In the quiet of that evening, he laid out for us what the lines of conflict would be, in a world where Communism was finished. “After the fall of the Berlin Wall,” he said, “I wrote to Bush. I explained all of this, I told him that the Reds are finished, and the enemy of the United States is no longer the Reds, it is the Greens. I offered to work together with him.”
The “green” that Najibullah was referring to was the green flag of the Islamists, and the Bush he wrote to was the first President Bush — George H.W. He never received an answer.
The next day, as I traveled around a newly reunited Kabul, I saw how the city had been reduced to rubble by mujahideen factions fighting with one another, all in the name of Islam. As we were crossing over what had been the frontlines in Kabul, we passed the imposing edifice called the Darulaman palace, on a hilltop straddling those lines. That beautifully elegant building still stood, but not a window was intact, rockets had punched holes in the walls, and rubble was strewn across acres of forgotten gardens.

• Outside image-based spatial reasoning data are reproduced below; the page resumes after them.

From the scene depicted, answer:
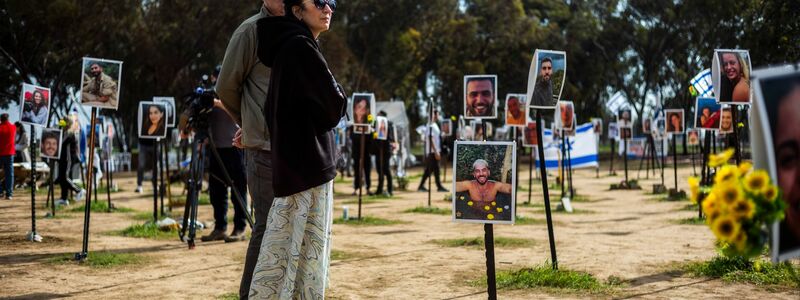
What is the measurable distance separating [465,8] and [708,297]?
43.6 meters

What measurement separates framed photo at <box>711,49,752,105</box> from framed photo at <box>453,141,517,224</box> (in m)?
3.25

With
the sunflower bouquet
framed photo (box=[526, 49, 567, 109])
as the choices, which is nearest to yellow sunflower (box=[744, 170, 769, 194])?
the sunflower bouquet

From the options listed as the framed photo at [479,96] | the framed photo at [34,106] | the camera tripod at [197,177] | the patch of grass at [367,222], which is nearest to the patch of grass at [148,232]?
the camera tripod at [197,177]

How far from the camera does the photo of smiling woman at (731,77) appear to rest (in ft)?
24.5

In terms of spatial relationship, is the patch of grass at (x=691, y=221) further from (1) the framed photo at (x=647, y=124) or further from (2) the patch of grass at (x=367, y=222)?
(1) the framed photo at (x=647, y=124)

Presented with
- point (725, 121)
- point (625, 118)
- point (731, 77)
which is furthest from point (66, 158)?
point (625, 118)

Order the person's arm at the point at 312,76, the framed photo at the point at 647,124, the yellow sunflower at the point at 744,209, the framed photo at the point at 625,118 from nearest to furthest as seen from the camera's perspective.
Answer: the yellow sunflower at the point at 744,209 < the person's arm at the point at 312,76 < the framed photo at the point at 647,124 < the framed photo at the point at 625,118

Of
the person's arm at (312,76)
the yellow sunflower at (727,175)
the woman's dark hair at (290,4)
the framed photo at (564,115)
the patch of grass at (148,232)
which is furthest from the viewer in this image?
the framed photo at (564,115)

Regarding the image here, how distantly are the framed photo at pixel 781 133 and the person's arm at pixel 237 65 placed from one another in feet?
9.90

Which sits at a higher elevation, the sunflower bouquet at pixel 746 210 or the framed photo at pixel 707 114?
the framed photo at pixel 707 114

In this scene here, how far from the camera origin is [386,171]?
735 inches

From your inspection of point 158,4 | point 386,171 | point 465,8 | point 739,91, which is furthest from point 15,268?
point 465,8

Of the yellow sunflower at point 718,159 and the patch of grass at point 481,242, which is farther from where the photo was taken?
the patch of grass at point 481,242

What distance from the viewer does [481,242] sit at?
30.0 ft
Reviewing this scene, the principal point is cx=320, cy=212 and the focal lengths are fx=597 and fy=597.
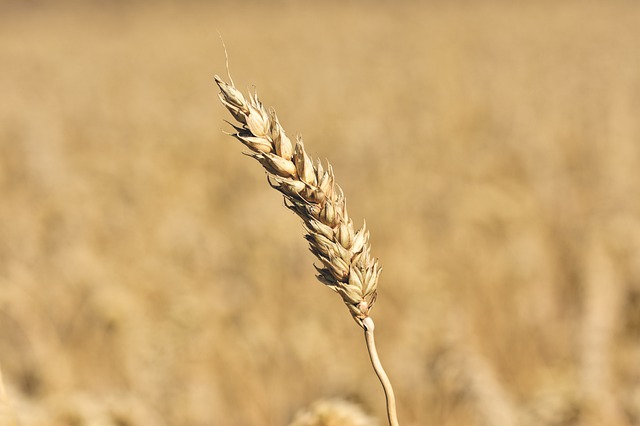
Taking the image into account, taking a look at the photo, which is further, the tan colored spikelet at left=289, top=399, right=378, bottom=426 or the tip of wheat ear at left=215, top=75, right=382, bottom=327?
the tan colored spikelet at left=289, top=399, right=378, bottom=426

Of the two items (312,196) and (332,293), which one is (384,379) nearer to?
(312,196)

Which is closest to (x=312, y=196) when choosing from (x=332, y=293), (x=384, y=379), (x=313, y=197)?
(x=313, y=197)

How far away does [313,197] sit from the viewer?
0.70 meters

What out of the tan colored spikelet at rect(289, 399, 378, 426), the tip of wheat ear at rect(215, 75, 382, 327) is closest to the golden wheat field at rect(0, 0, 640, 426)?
the tan colored spikelet at rect(289, 399, 378, 426)

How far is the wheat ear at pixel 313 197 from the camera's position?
2.25ft

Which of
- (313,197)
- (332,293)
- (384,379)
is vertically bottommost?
(384,379)

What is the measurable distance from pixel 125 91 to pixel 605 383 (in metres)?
12.8

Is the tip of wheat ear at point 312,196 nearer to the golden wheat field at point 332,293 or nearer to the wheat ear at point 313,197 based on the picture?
the wheat ear at point 313,197

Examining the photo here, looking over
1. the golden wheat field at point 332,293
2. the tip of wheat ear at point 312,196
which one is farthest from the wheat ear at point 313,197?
the golden wheat field at point 332,293

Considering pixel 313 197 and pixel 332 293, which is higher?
pixel 332 293

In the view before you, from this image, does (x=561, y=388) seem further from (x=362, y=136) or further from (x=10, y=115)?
(x=10, y=115)

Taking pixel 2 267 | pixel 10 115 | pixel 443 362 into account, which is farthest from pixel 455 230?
pixel 10 115

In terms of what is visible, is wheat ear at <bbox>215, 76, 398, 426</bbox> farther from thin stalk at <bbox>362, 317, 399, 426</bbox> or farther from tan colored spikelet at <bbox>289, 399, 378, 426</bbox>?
tan colored spikelet at <bbox>289, 399, 378, 426</bbox>

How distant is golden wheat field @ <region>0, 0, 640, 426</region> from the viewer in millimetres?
2523
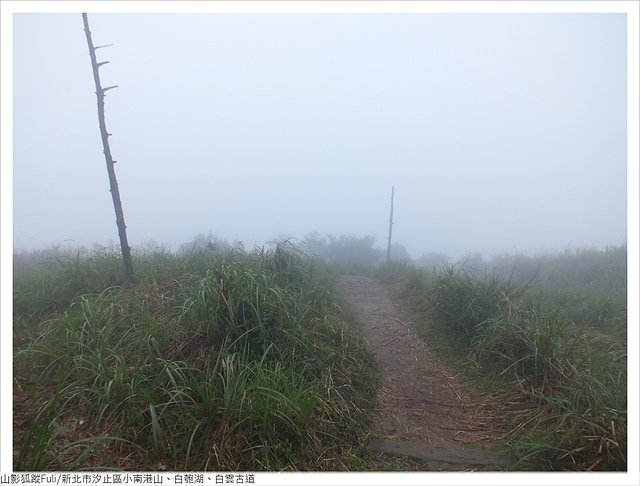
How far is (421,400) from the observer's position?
4.35 meters

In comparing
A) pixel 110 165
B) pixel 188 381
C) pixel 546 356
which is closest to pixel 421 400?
pixel 546 356

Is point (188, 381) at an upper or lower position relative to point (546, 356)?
upper

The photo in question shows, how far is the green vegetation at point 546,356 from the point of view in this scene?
309cm

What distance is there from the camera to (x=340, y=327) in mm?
5215

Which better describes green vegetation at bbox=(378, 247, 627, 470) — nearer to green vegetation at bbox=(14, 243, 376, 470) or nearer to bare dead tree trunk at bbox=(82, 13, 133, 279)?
green vegetation at bbox=(14, 243, 376, 470)

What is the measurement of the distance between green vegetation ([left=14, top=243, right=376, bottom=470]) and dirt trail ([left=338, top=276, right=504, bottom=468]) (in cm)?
27

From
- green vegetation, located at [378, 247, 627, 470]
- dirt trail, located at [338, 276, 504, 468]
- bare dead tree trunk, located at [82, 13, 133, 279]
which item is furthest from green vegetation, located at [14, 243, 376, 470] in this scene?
green vegetation, located at [378, 247, 627, 470]

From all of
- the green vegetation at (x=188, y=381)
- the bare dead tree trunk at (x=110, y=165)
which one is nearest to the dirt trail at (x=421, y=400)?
the green vegetation at (x=188, y=381)

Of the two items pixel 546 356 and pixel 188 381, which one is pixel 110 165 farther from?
pixel 546 356

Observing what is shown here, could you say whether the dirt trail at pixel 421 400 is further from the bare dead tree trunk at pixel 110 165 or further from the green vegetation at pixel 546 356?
the bare dead tree trunk at pixel 110 165

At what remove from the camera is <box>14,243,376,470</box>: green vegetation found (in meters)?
2.93

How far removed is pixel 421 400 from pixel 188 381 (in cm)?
253

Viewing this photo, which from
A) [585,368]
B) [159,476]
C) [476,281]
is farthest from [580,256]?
[159,476]

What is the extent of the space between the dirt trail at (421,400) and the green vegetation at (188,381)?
27 centimetres
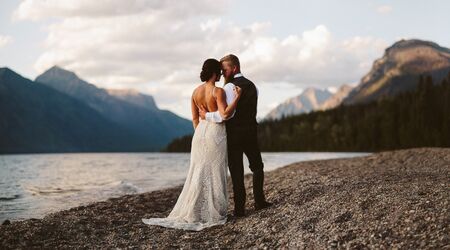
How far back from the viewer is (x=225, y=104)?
12.8 meters

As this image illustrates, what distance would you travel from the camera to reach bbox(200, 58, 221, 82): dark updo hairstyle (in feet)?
42.5

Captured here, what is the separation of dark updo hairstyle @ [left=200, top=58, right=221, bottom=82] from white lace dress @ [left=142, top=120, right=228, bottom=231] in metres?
1.34

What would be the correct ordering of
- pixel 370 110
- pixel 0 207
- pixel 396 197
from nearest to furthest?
1. pixel 396 197
2. pixel 0 207
3. pixel 370 110

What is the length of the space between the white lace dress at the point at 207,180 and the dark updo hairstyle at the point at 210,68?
1337 mm

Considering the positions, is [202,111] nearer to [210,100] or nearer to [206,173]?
[210,100]

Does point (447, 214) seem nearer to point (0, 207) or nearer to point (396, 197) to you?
point (396, 197)

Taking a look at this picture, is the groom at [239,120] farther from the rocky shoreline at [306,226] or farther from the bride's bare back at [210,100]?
the rocky shoreline at [306,226]

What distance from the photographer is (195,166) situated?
1368 cm

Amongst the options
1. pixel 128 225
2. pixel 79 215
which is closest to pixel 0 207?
pixel 79 215

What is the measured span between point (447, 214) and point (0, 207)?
72.4 ft

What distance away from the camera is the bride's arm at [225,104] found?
41.3 ft

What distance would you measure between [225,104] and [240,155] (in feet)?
5.20

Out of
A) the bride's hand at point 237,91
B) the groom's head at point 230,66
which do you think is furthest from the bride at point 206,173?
the bride's hand at point 237,91

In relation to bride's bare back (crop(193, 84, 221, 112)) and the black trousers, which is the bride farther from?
the black trousers
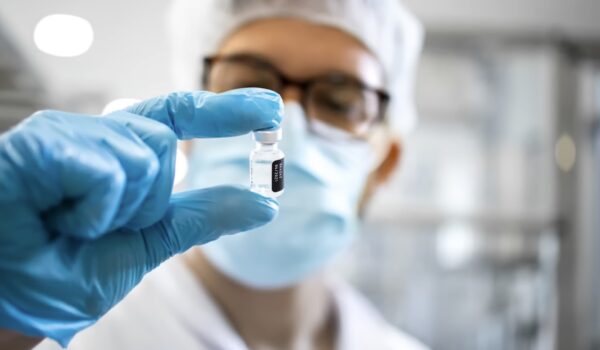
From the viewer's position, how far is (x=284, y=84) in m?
1.02

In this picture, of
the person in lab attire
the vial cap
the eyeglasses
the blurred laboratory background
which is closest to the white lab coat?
the person in lab attire

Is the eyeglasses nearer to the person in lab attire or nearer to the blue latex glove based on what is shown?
the person in lab attire

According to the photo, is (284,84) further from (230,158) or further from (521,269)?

But from every broken window and atop the palace’s ruined tower, flying in the wind, we saw those green flags that Najibullah had referred to, emblems of those who assert that values and belief can be imposed on others by force, and are willing to die to prove it.
Najibullah was killed by the Taliban in 1996, after the Pakistanis helped them to regroup and they conquered Kabul. It is reported that he and his brother were tortured before they were executed, his testicles cut off, and his body dragged behind a jeep. I was in China when I saw newsmagazine photographs of Najibullah’s body hanging from a lamppost in a public square filled with jubilating Taliban.
Whatever his sins may have been, I mourned that he ended that way. And I wonder, were he alive today, what the incisive mind that wrote so presciently to George H.W. Bush in 1988 would write to George W. Bush by way of advice today.
Such unsolicited counsel is no more likely to be attended to now than it was twenty years ago, for we remain confused about those who are our adversaries and those who are not. As Islamists and Crusaders vie for the privilege to threaten the peace of the earth, the meek inherit the consequences of their arrogance—in Afghanistan, in Iraq, and among the forgotten in America itself. And in the light of 9/11, of more than half a million deaths in Iraq, and many more in other places yet to come, I can picture Mohammed Najibullah stepping out of that Kabul twilight to say, “Dear Alan, I told you so.”